Pick out and copy every line in the rows below that contains the word "from". Case counts.

Extracted information
+ + + + +
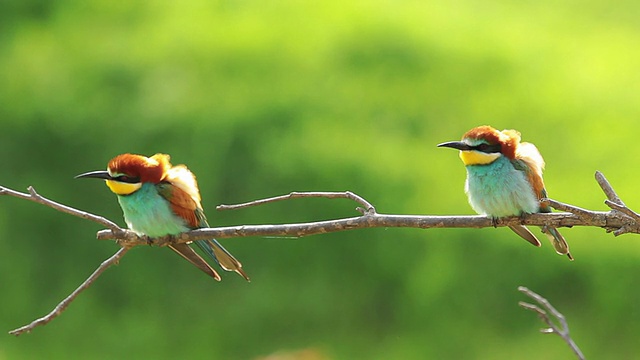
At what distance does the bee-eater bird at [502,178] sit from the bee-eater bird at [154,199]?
1.85 ft

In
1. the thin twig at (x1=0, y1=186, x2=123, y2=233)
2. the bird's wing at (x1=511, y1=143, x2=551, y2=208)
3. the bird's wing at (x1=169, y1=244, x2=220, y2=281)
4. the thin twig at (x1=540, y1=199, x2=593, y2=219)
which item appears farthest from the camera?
the bird's wing at (x1=511, y1=143, x2=551, y2=208)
+ + + + +
Result for this exercise
At what distance does the bee-eater bird at [502,178] sit from the bee-eater bird at [154,199]?
which item appears farthest from the camera?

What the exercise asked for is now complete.